[[ TEXT FOR ANALYSIS, beginning ]]

The first three months of my interim CIO engagement at University Hospitals have flown by. I’m fortunate to be working with a very talented IT team, and we recognize there is always room for improvement. We have already made some very positive changes and improvements. We are tightening up how we manage and monitor the production environment to reduce preventable incidents. We do a root cause analysis on every major incident and review them as a team at our bi-weekly leadership meeting, tracking all subsequent action items. We are making progress on numerous major priority projects and there have been several system upgrades and go-lives during this period. We are doing detailed planning for our new hospital integration efforts. We are launching our visual management board and leadership huddle next week as part of our lean efforts. And we have re-established an executive level IT steering committee addressing the critical need for IT governance.
Our third IT steering committee will be Monday evening. Our CEO and other senior executives are engaged — exactly what we needed. They are developing a deeper understanding of our current work and the many new requests we have received since this year’s budget was approved. We have reviewed with them how our work aligns with UH strategic goals and ranked the projects in relative priority order.
At the upcoming meeting, we will discuss our strategy for new hospital integration. In particular, we will look at the impact of system-wide requests before all hospitals are on the core systems. And we will look closely at the new requests — why are they needed this year and how do they align with UH strategy.

[[ TEXT FOR ANALYSIS, end ]]
[[ DATA LISTING, beginning ]]

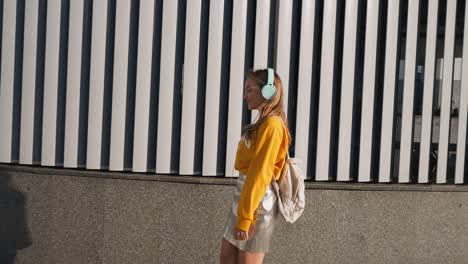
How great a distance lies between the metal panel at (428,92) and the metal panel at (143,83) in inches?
97.9

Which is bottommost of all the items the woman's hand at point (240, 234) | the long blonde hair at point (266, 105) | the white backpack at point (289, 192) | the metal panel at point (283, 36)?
the woman's hand at point (240, 234)

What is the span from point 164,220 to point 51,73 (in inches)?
63.5

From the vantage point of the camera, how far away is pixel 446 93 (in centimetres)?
571

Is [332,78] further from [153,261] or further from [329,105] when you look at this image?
[153,261]

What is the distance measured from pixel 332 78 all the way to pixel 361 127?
1.67 ft

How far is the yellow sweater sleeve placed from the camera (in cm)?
329

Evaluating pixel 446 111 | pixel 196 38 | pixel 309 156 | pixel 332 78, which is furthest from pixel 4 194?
pixel 446 111

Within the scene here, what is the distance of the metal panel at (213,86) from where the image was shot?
536 cm

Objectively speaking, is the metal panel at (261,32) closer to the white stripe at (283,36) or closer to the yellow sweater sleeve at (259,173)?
the white stripe at (283,36)

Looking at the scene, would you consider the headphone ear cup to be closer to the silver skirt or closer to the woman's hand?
the silver skirt

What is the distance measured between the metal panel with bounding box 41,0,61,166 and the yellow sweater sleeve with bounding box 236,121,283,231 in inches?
106

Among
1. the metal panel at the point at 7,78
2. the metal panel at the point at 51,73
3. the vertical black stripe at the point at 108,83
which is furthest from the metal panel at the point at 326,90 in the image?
the metal panel at the point at 7,78

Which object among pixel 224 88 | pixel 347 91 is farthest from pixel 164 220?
pixel 347 91

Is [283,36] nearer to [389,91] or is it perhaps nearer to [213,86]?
[213,86]
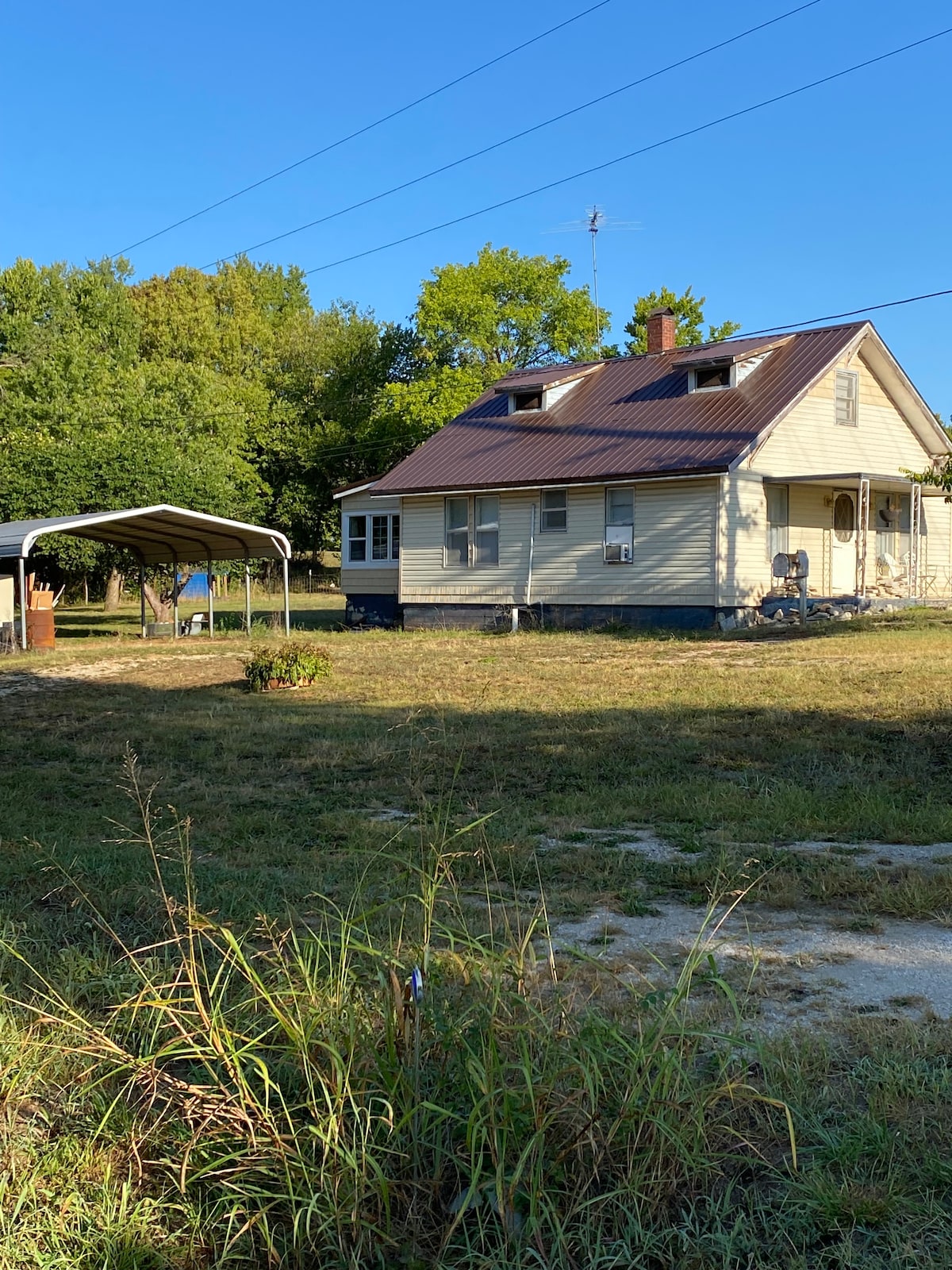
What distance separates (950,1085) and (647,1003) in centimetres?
87

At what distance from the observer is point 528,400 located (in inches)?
1096

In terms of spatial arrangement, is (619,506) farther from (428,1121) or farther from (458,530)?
(428,1121)

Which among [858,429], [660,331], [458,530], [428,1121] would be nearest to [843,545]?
[858,429]

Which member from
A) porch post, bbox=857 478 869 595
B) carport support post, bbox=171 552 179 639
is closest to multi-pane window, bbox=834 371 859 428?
porch post, bbox=857 478 869 595

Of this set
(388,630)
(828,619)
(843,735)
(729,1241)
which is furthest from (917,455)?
(729,1241)

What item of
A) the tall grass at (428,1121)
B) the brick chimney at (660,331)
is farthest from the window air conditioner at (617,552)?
the tall grass at (428,1121)

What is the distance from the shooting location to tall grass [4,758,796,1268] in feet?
9.54

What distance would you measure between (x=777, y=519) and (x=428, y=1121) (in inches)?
847

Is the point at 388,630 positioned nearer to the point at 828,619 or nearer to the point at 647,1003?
the point at 828,619

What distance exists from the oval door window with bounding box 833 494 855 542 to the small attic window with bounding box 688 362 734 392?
11.1ft

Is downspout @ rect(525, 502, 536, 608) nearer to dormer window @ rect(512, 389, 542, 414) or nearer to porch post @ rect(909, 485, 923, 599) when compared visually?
dormer window @ rect(512, 389, 542, 414)

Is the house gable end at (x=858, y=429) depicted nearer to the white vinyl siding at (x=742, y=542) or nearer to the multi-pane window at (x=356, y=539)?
the white vinyl siding at (x=742, y=542)

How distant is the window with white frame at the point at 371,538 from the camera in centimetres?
2870

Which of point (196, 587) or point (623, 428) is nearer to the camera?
point (623, 428)
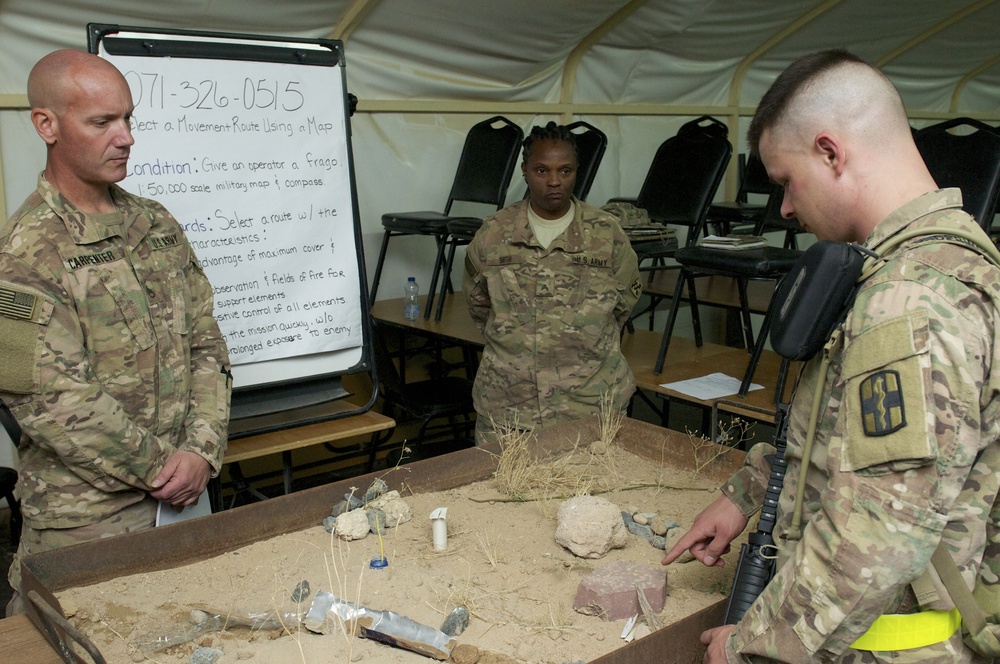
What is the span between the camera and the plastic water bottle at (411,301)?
488 cm

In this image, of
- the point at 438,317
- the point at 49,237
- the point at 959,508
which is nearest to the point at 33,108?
the point at 49,237

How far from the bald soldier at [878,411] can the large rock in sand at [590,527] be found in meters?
0.63

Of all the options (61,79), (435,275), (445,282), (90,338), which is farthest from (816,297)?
(435,275)

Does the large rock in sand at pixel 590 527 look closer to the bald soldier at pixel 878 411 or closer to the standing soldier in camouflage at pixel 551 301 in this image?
the bald soldier at pixel 878 411

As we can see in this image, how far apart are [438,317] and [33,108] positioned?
2741mm

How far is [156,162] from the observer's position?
9.29 ft

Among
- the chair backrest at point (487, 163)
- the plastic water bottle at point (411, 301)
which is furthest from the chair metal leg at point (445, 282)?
the chair backrest at point (487, 163)

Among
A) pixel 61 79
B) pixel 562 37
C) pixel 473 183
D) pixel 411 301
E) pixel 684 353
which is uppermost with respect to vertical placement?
pixel 562 37

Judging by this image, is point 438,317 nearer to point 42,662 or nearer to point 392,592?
point 392,592

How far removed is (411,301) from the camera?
4.97 meters

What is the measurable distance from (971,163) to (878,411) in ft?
9.87

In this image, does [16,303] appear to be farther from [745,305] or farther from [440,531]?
[745,305]

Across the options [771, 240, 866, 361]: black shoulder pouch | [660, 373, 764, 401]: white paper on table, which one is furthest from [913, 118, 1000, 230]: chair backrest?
[771, 240, 866, 361]: black shoulder pouch

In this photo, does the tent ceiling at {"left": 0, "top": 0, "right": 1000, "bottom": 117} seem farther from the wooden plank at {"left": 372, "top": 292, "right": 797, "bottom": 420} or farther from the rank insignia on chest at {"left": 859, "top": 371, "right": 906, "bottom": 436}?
the rank insignia on chest at {"left": 859, "top": 371, "right": 906, "bottom": 436}
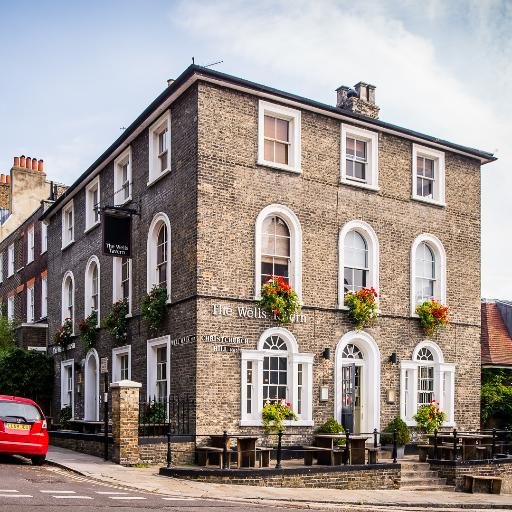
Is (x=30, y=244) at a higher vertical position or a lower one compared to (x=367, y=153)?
lower

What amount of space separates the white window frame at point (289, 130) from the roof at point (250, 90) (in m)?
0.30

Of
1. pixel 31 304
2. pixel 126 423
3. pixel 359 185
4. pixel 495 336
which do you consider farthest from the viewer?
pixel 31 304

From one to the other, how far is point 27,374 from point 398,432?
47.0 feet

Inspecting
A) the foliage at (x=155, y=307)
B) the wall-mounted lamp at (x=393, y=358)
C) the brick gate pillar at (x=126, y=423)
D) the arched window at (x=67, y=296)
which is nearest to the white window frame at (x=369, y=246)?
the wall-mounted lamp at (x=393, y=358)

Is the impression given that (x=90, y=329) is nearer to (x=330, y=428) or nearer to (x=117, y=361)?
(x=117, y=361)

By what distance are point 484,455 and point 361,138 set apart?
30.2ft

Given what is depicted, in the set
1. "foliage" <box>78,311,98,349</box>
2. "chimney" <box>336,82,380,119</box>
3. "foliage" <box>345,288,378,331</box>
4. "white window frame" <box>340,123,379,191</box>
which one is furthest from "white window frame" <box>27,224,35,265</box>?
"foliage" <box>345,288,378,331</box>

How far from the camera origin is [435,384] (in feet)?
78.2

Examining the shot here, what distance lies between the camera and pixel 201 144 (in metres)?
20.2

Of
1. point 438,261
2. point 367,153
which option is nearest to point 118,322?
point 367,153

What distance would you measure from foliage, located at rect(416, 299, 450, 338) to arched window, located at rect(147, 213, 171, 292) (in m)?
7.27

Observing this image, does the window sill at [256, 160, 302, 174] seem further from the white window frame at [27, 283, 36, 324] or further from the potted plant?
the white window frame at [27, 283, 36, 324]

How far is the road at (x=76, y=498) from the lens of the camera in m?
11.8

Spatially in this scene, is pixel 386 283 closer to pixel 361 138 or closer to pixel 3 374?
pixel 361 138
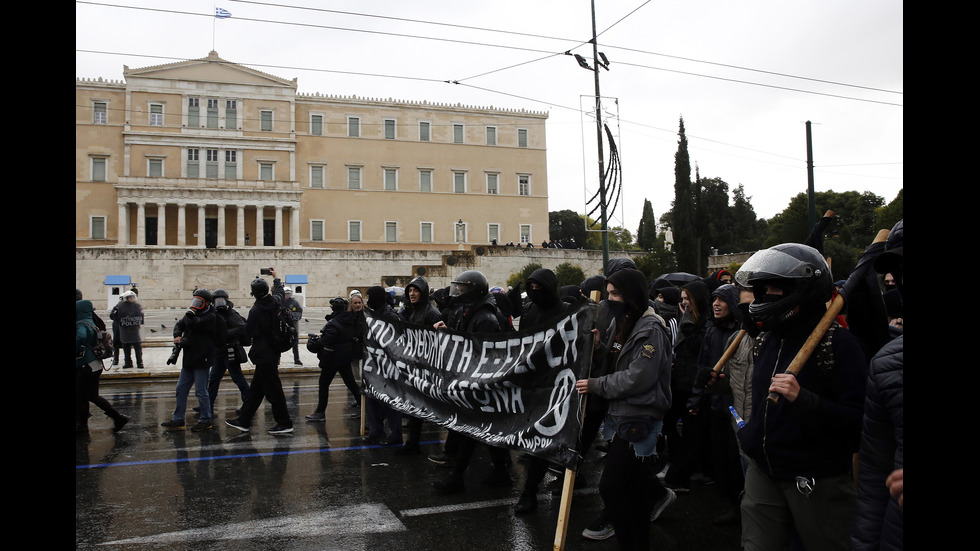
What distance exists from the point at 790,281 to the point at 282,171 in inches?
2377

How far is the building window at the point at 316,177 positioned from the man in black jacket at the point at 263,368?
2125 inches

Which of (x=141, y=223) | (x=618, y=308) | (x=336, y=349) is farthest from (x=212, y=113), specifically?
(x=618, y=308)

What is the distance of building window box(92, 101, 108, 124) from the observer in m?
55.8

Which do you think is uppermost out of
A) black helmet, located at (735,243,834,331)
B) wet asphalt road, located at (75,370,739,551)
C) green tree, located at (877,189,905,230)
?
green tree, located at (877,189,905,230)

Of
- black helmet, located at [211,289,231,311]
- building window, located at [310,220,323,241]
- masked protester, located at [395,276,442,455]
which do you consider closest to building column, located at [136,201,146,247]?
building window, located at [310,220,323,241]

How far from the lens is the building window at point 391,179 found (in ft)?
206

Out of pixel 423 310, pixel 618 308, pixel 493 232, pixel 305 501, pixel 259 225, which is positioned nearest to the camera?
pixel 618 308

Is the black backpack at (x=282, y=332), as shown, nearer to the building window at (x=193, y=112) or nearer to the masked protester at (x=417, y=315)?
the masked protester at (x=417, y=315)

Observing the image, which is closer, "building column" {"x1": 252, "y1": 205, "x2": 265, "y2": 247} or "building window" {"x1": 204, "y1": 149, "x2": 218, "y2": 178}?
"building column" {"x1": 252, "y1": 205, "x2": 265, "y2": 247}

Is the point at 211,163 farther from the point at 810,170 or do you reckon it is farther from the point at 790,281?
the point at 790,281

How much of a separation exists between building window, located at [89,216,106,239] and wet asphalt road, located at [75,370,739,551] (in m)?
54.1

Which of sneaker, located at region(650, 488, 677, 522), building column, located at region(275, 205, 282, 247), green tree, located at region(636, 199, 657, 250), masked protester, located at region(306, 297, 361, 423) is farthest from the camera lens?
green tree, located at region(636, 199, 657, 250)

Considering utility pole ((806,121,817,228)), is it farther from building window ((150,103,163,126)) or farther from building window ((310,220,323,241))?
building window ((150,103,163,126))

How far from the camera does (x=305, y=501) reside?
18.3 ft
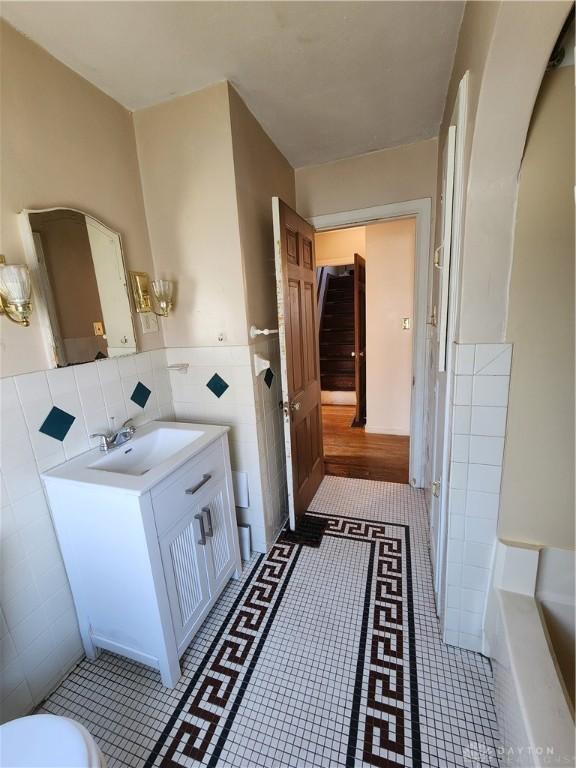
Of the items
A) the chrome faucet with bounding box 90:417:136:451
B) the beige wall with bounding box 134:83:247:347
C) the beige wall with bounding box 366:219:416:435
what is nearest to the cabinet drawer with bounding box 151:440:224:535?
the chrome faucet with bounding box 90:417:136:451

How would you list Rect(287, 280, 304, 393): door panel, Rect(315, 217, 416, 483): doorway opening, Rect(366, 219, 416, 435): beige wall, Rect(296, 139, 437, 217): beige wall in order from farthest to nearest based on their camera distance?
Rect(366, 219, 416, 435): beige wall, Rect(315, 217, 416, 483): doorway opening, Rect(296, 139, 437, 217): beige wall, Rect(287, 280, 304, 393): door panel

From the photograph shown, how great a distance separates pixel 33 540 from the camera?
1219 mm

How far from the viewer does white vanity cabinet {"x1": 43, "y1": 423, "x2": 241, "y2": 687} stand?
3.73 ft

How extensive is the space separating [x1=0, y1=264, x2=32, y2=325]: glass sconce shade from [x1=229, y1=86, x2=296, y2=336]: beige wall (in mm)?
896

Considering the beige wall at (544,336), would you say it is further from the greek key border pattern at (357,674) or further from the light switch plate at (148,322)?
the light switch plate at (148,322)

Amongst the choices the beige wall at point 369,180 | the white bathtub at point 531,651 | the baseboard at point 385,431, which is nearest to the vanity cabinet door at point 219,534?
the white bathtub at point 531,651

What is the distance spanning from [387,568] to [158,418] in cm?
154

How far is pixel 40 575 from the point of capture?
49.1 inches

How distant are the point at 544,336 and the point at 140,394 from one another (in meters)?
1.75

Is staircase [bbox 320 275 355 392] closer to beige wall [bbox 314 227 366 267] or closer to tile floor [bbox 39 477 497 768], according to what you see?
beige wall [bbox 314 227 366 267]

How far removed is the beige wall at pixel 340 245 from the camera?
4.42 metres

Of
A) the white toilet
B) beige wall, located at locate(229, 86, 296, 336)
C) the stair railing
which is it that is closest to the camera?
the white toilet

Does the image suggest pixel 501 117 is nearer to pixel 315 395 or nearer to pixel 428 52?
pixel 428 52

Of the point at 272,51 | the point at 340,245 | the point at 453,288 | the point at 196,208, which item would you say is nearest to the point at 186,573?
the point at 453,288
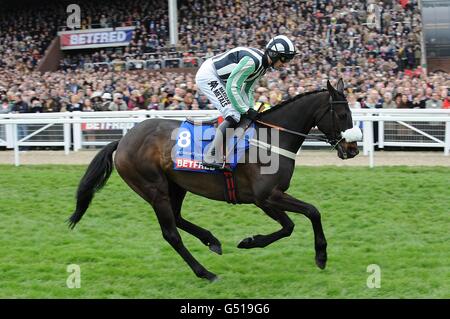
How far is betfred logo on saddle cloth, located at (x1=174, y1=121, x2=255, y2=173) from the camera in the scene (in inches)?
228

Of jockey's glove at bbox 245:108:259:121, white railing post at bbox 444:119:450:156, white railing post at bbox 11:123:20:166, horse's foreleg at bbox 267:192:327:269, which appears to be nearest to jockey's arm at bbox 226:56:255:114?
jockey's glove at bbox 245:108:259:121

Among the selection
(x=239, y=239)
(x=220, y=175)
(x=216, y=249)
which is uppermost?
(x=220, y=175)

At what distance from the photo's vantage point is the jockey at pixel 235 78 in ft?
18.5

[[ DATA LISTING, end ]]

-- YOUR OBJECTIVE --
Continue the account of the first three months of an interim CIO engagement at University Hospitals, starting after its final sentence.

-- REPLY TO THE TASK --
There is an insatiable demand for IT at UH, just like at every other organization I’ve worked for. But the “yes machine” can’t continue unless there are tradeoffs. IT leadership teams appreciate it when executives say “it’s OK to say no,” and that “there can’t be back doors and end-runs when something is not approved.” And that approving new projects at this stage in the year means making tradeoffs — something has to come off the list or get pushed down to make time for a new project.
The scope of responsibilities for our executive IT steering committee is not unique or earth shaking; it is the basics you would expect to see:
- Primary governing body for IT strategy and operations
- Communication ambassador for IT
- Planning for future initiatives and direction
- Balance conflicting priorities
- Guidance on specific projects as needed
- Approve unplanned projects
- Provide input and oversight on IT policies
Basic but needed. One of the 4 questions I asked in every executive meet and greet session was: how can I have the greatest impact as an interim? IT governance was a common response. Just over three months on the job and we are having our third steering committee. I listened, and they were ready. For a CIO, that’s a good place to be.